Copy the listing exactly as given. Omit every picture.

(Study material begins)

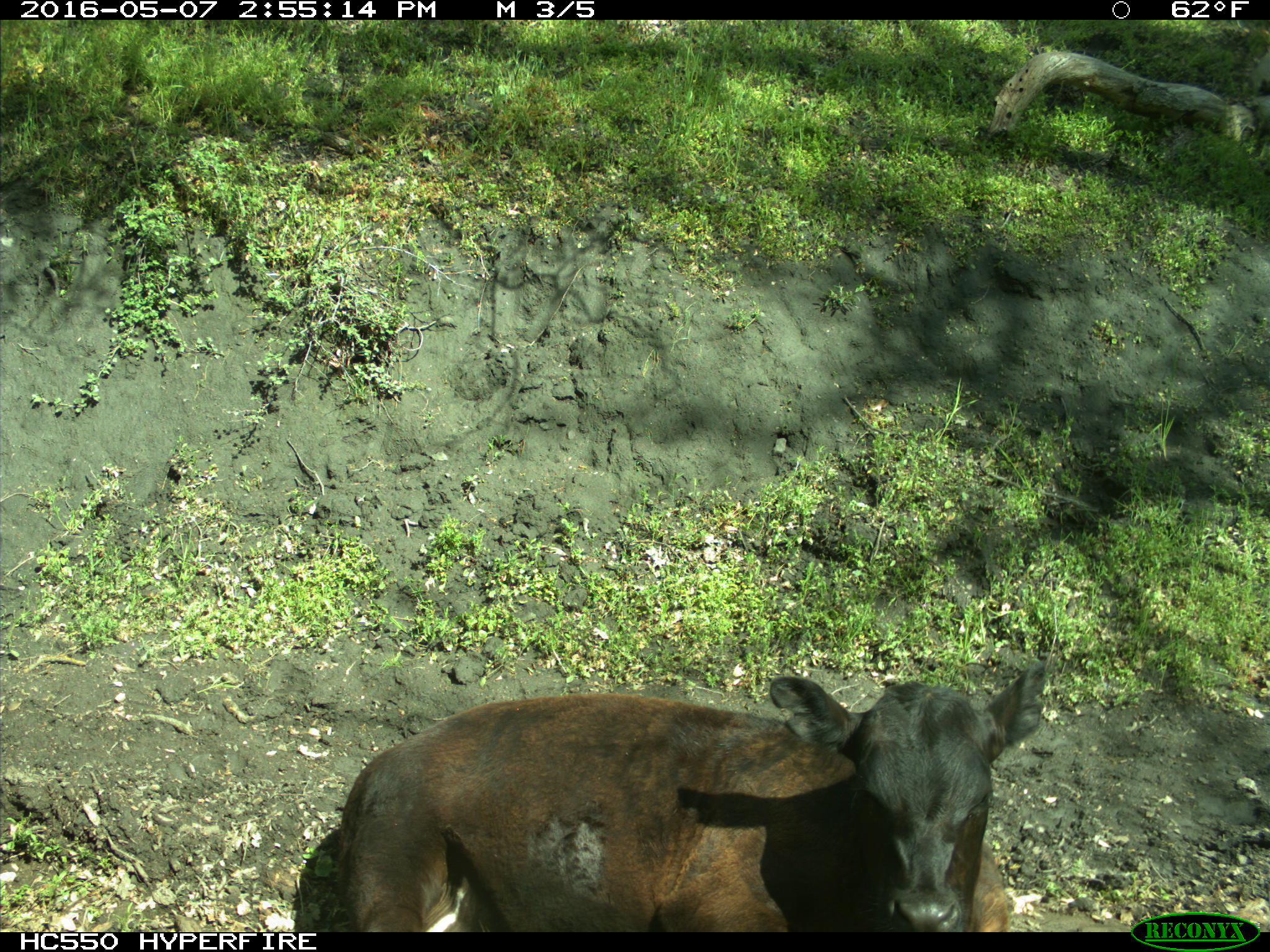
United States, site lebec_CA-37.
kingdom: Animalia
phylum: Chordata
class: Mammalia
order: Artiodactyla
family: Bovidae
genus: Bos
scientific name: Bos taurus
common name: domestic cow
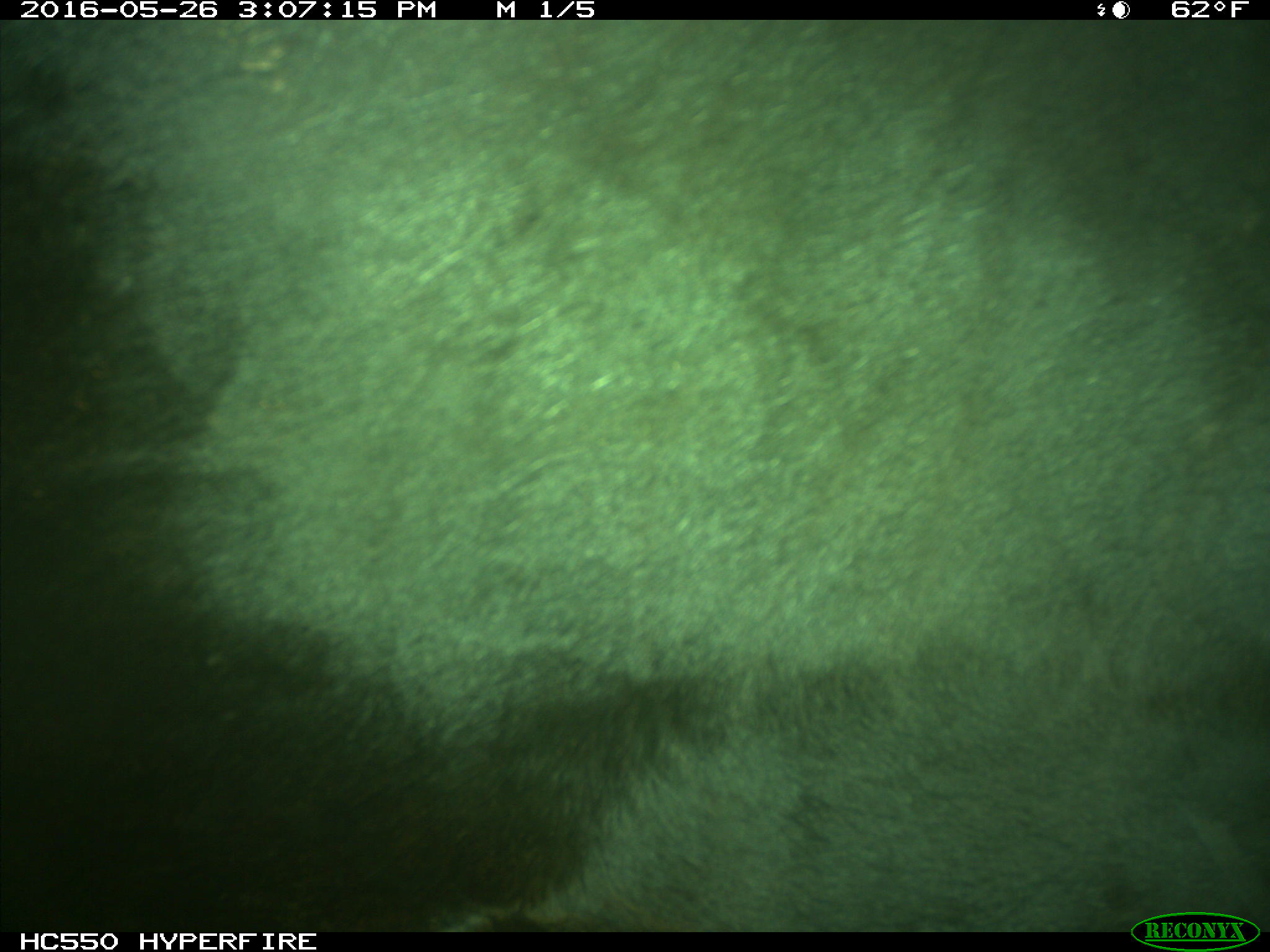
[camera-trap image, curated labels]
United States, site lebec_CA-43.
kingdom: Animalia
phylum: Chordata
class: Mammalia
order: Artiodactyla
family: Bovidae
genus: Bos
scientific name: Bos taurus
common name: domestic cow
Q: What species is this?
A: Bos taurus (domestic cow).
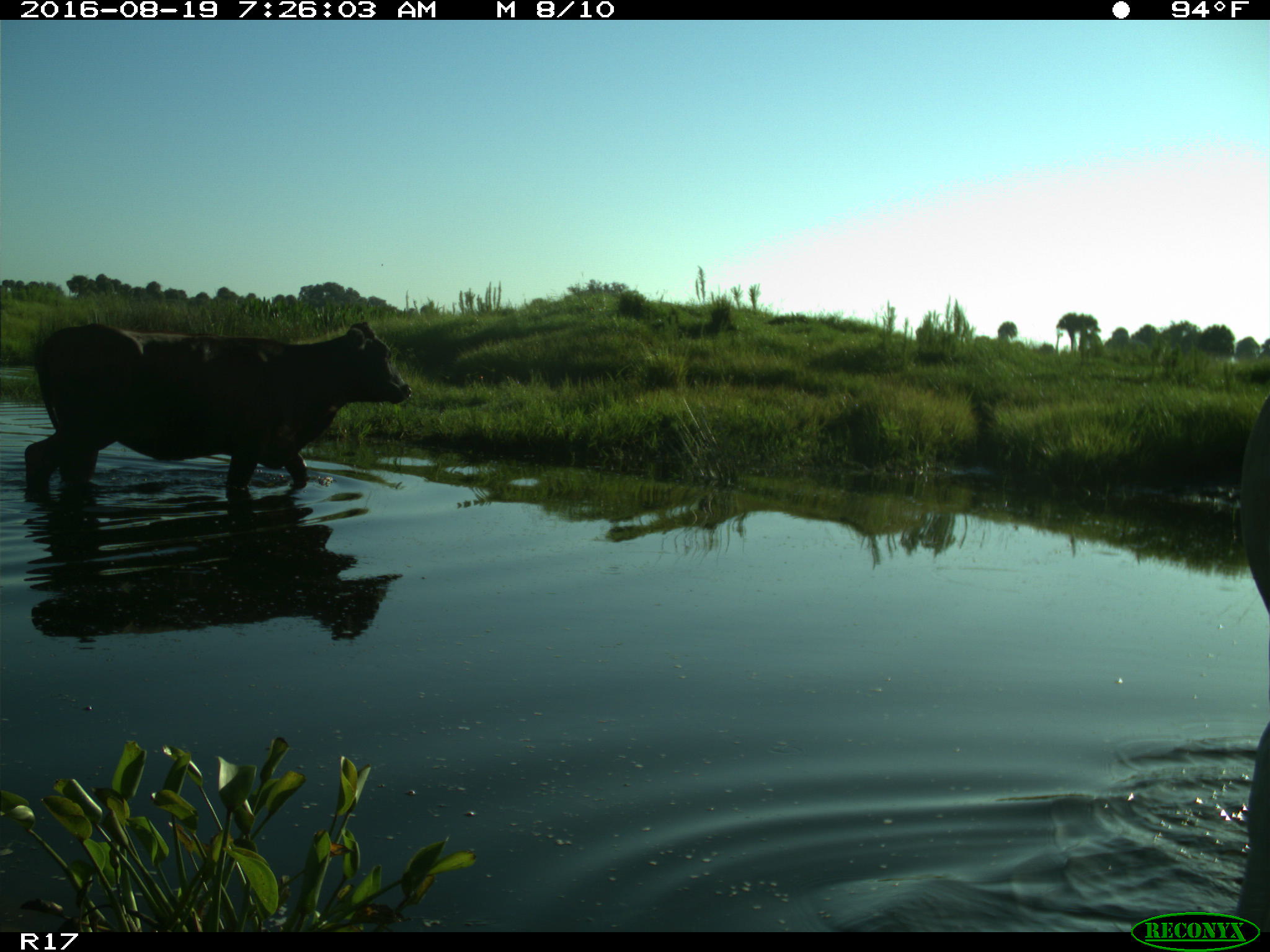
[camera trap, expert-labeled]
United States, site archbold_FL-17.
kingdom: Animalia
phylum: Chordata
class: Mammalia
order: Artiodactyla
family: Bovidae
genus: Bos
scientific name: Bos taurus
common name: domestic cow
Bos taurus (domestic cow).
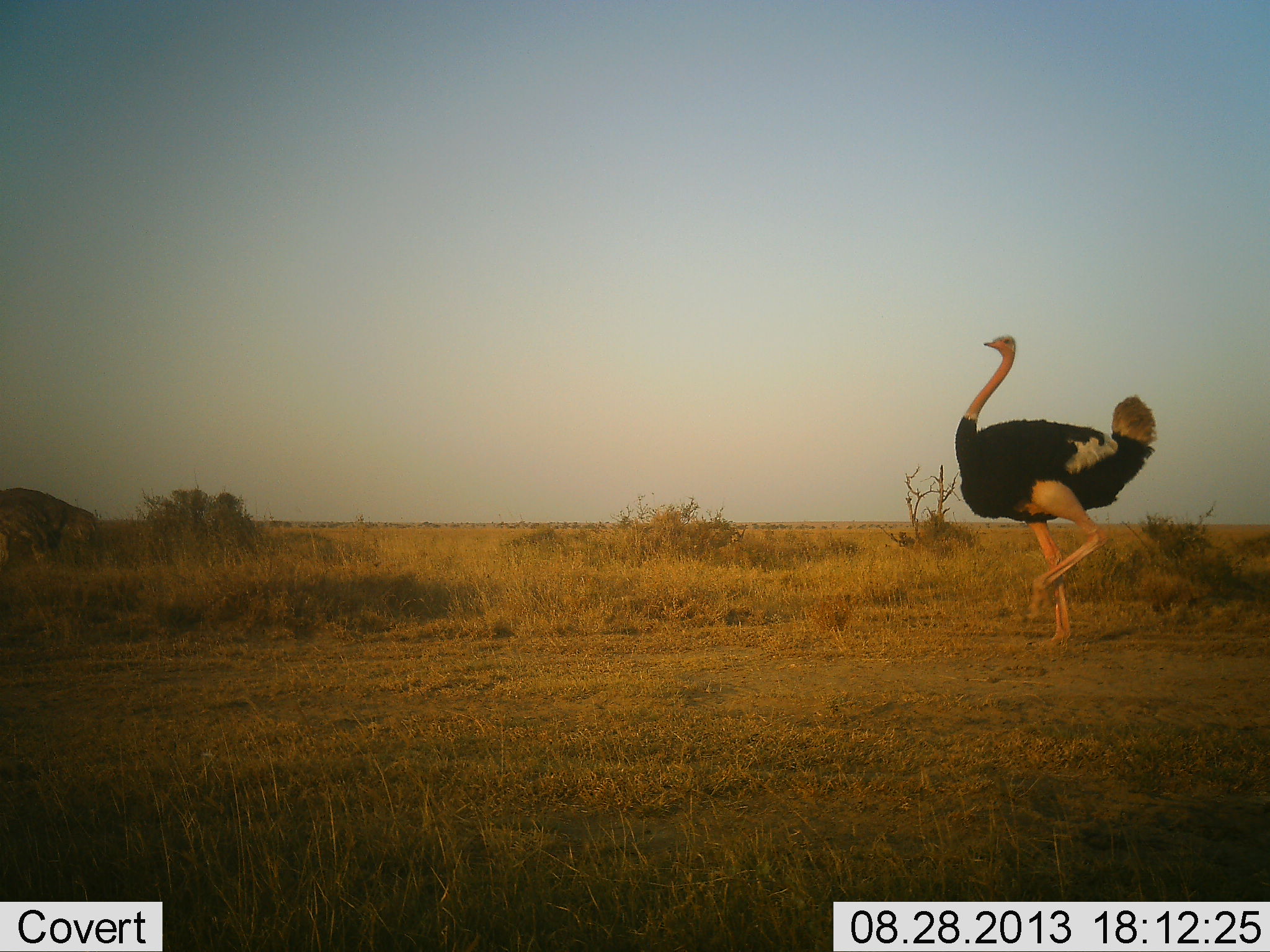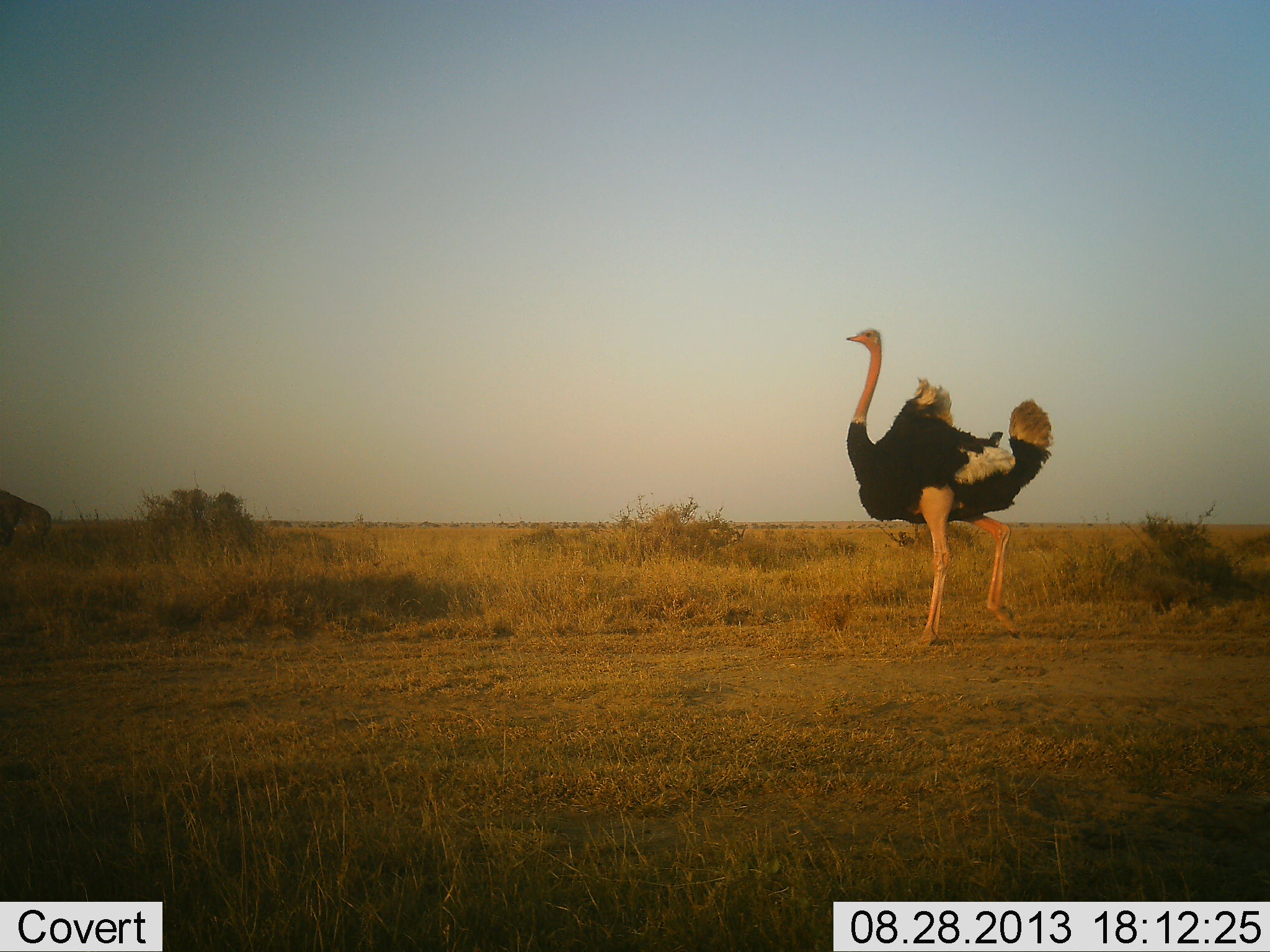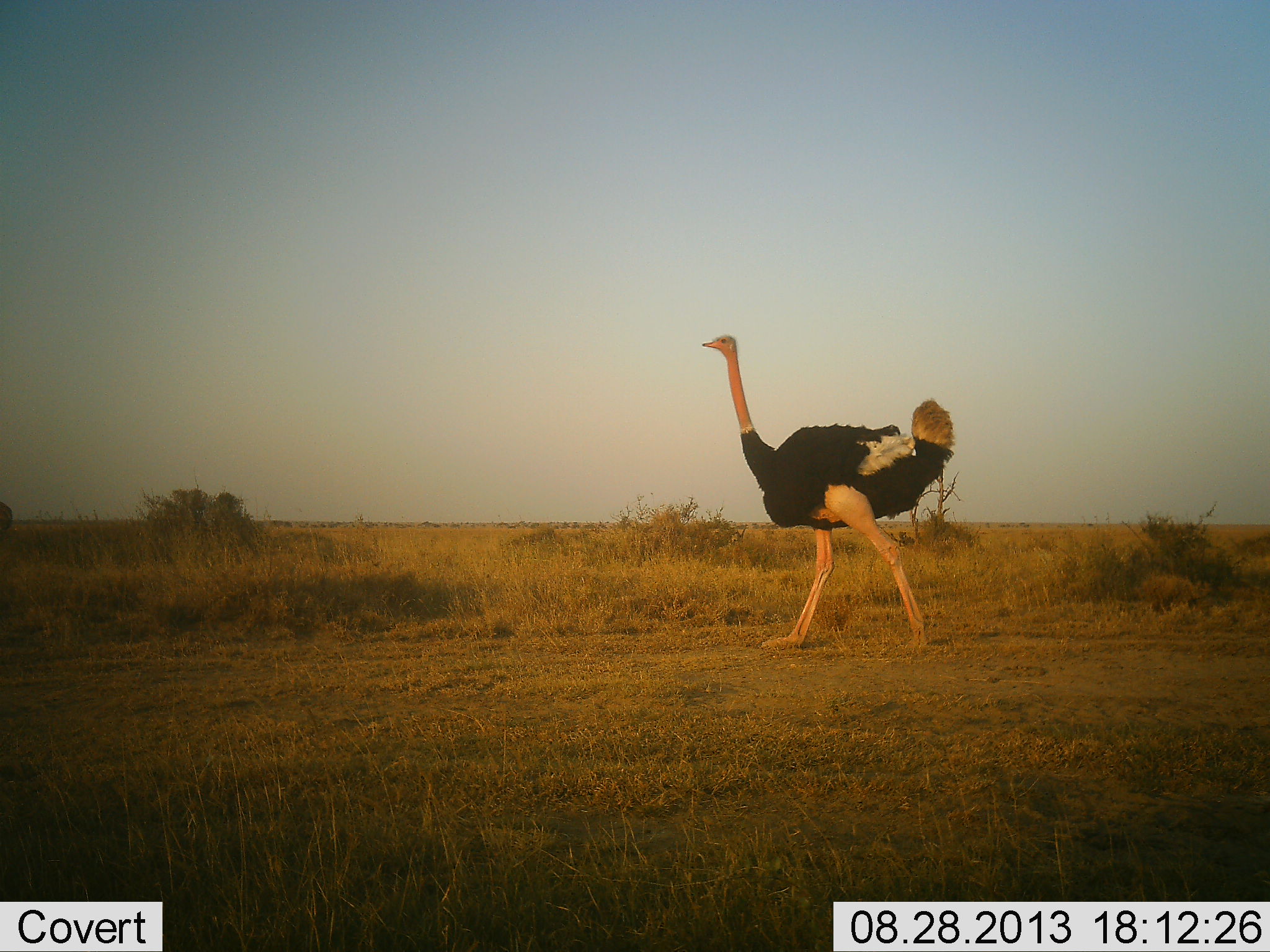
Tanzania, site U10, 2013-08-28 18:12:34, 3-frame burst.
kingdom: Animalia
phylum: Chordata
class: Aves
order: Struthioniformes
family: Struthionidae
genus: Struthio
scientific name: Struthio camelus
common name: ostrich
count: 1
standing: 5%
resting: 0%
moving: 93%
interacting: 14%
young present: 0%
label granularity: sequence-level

(Study material ends)

→ **Expected answer**:
United States, site lebec_CA-37.
kingdom: Animalia
phylum: Chordata
class: Mammalia
order: Artiodactyla
family: Bovidae
genus: Bos
scientific name: Bos taurus
common name: domestic cow
[camera-trap image, curated labels]
United States, site lebec_CA-43.
kingdom: Animalia
phylum: Chordata
class: Mammalia
order: Artiodactyla
family: Bovidae
genus: Bos
scientific name: Bos taurus
common name: domestic cow
Q: What species is this?
A: Bos taurus (domestic cow).
[camera trap, expert-labeled]
United States, site archbold_FL-17.
kingdom: Animalia
phylum: Chordata
class: Mammalia
order: Artiodactyla
family: Bovidae
genus: Bos
scientific name: Bos taurus
common name: domestic cow
Bos taurus (domestic cow).
Tanzania, site U10, 2013-08-28 18:12:34, 3-frame burst.
kingdom: Animalia
phylum: Chordata
class: Aves
order: Struthioniformes
family: Struthionidae
genus: Struthio
scientific name: Struthio camelus
common name: ostrich
count: 1
standing: 5%
resting: 0%
moving: 93%
interacting: 14%
young present: 0%
label granularity: sequence-level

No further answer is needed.